Belyeu earned the certification through a program at the Oklahoma Department of Mental Health and Substance Abuse Services. He now mentors other recovering addicts, serving as a role model and a source of support for people in the program.

Belyeu said he felt the staff at TEEM cared about him — which made him start caring about himself.

“They helped me with my self esteem,” Belyeu said. “Nobody felt worse about me than I did. I didn’t feel I was worthy of having a good life. I was a lost soul.”

With Oklahoma’s strained prison system hovering at around 113 percent capacity, TEEM says its program makes financial sense for the state as well helps break cycles of addiction, poverty and incarceration.

In 2017, TEEM served 1,381 participants. The program moved to a new brick, three-story office building in 2016 in Midtown Oklahoma City with enough capacity to eventually serve 3,000 people.

TEEM’s reentry program helps incarcerated men and women join the workforce after prison through vocational training programs and classes on interview skills and resume writing.

TEEM participants attend an anger management class. BRIANNA BAILEY/The Frontier

Hayden Harris, a site supervisor for TEEM’s reentry program, said many people transitioning from prison have thousands of dollars in court costs and fines to pay off, but no job or even a place to live when they get out.

“It’s hard if you used to make $1,200 a day selling dope to go to making $7.25 an hour at McDonald’s. It’s a struggle, but we’ve had a lot of success stories,” Harris said.

TEEM provides participants with things like GED preparation, legal assistance and professional certifications for fork lift operation or a commercial drivers license.

The nonprofit offers a pretrial release program that is focused on helping people charged with a crime find housing, transportation, employment and help for substance abuse and mental illness.

The goal is to help people demonstrate to the courts they are worthy of rehabilitation instead of incarceration.
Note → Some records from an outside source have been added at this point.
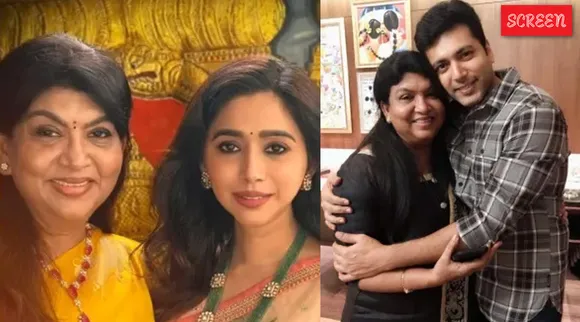 Jayam ravi Mamiyar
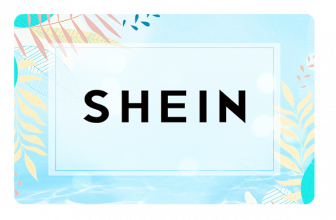 WIN a Shein Gift Card worth £300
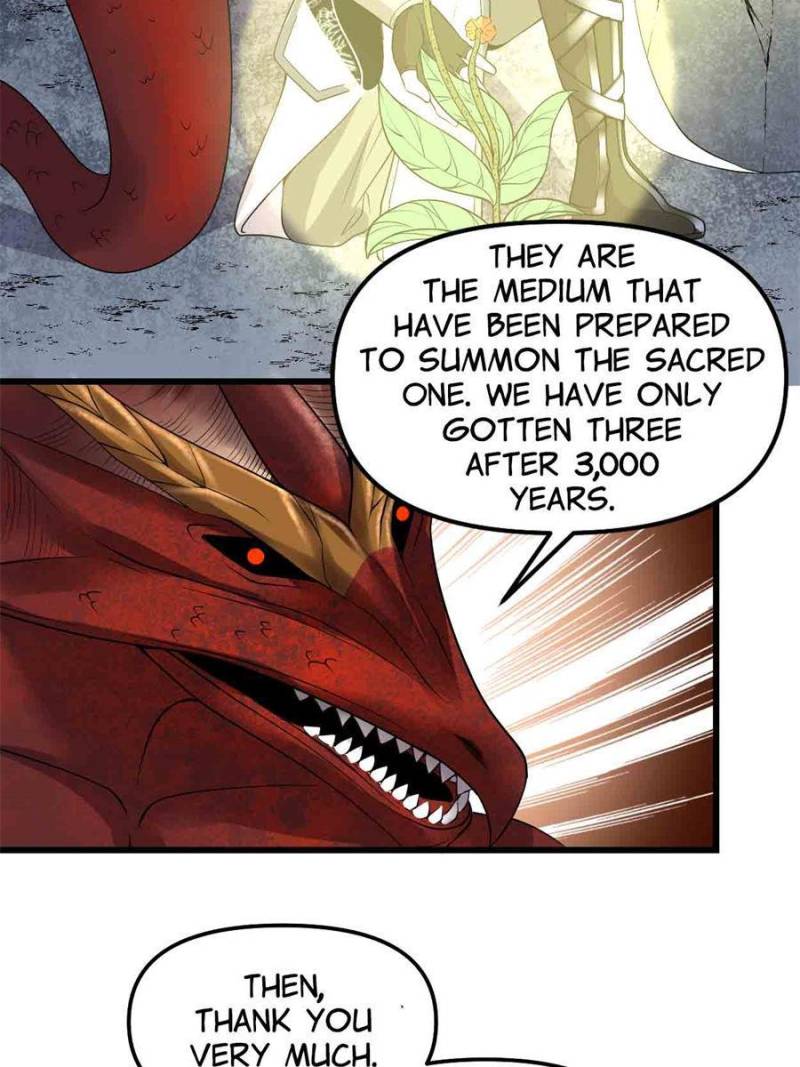 I Might Be a Fake Cultivator — Chapter 182 — page 12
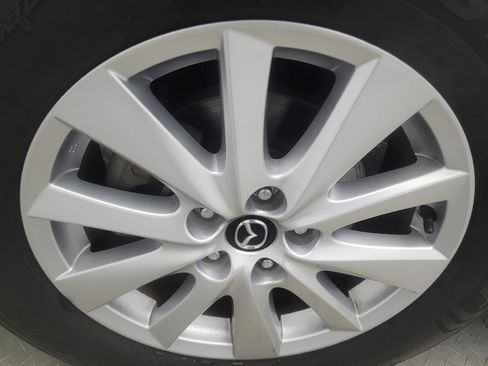 Used 2014 MAZDA CX-5 Sport w/ Bluetooth Audio Package FWD image 31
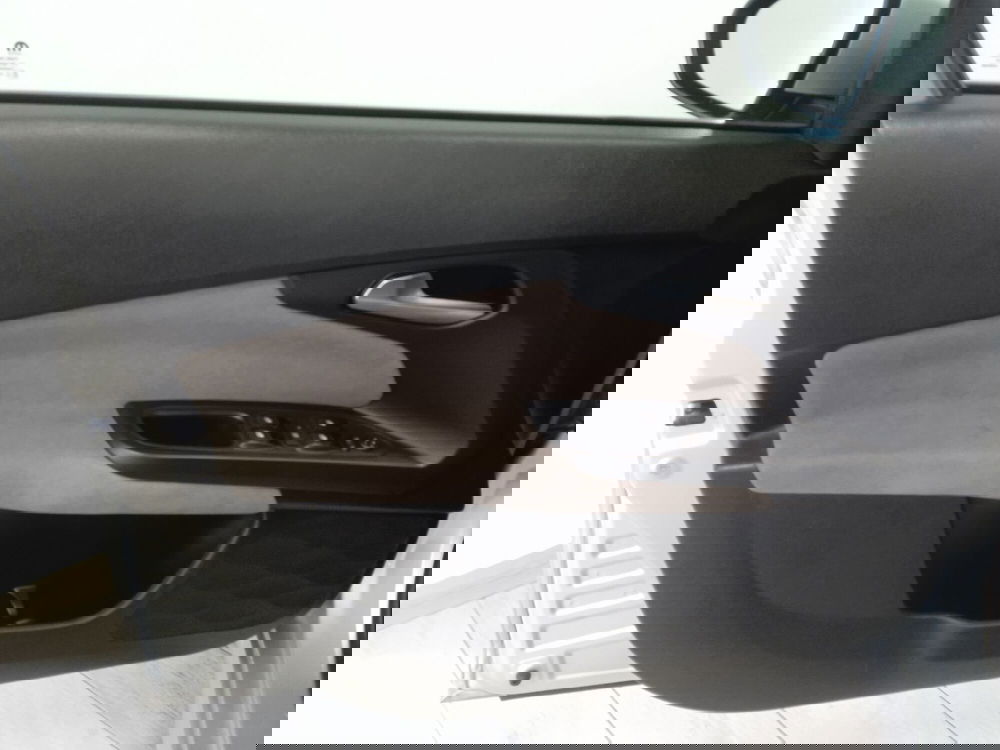 Fiat Tipo usata a Torino (10)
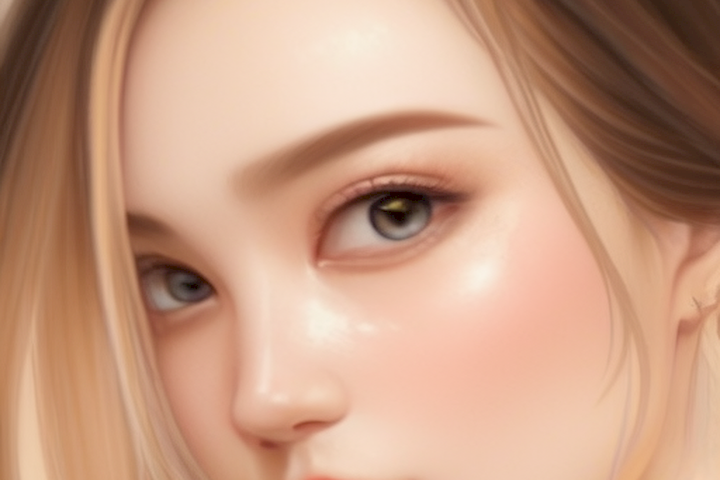 The image should showcase a variety of beauty DIY caseras that can be used to care and mimic the skin tone of the person in the article.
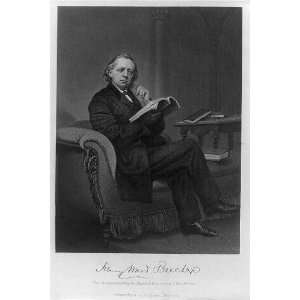  Henry Ward Beecher,1813 1887,notorious adultery trial 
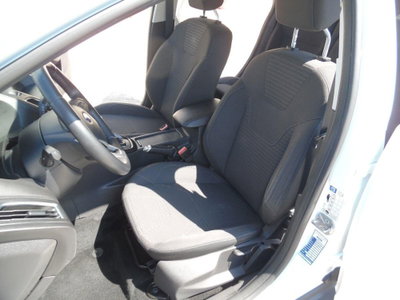 Ford Focus 1.5 TDCi 120 CV Start&Stop Titanium (13)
TEEM claims the pretrial program saves the state $34.12 per day, per person it keeps out of the prison system.

TEEM’s community sentencing program offers mental health and substance abuse treatment, and job placement services for people convicted of a crime. Participants must be sentenced into the program for three years by an Oklahoma County judge.

Andy Hall, job placement coordinator at TEEM works with employers, encouraging companies consider hiring people from the program. There’s still a lot of misconceptions to overcome. Many companies still have policies against hiring felons.

There’s also transportation challenges — many people dealing with addiction or getting out of prison don’t have a car to drive to work. TEEM helps participants get bus passes.

Many people need help with things like projecting self confidence during a job interview — soft skills like looking an interviewer in the eye, Hall said.

“A lot of people getting out of prison have self-image problems, they feel bad about themselves, we work to overcome that,” Hall said.

Belyeu still lives at the sober living house TEEM helped him find—now his brother lives there too. For the first time in years, Belyeu said he believes in himself.

“TEEM wanted to see me succeed and that made a difference,” he said.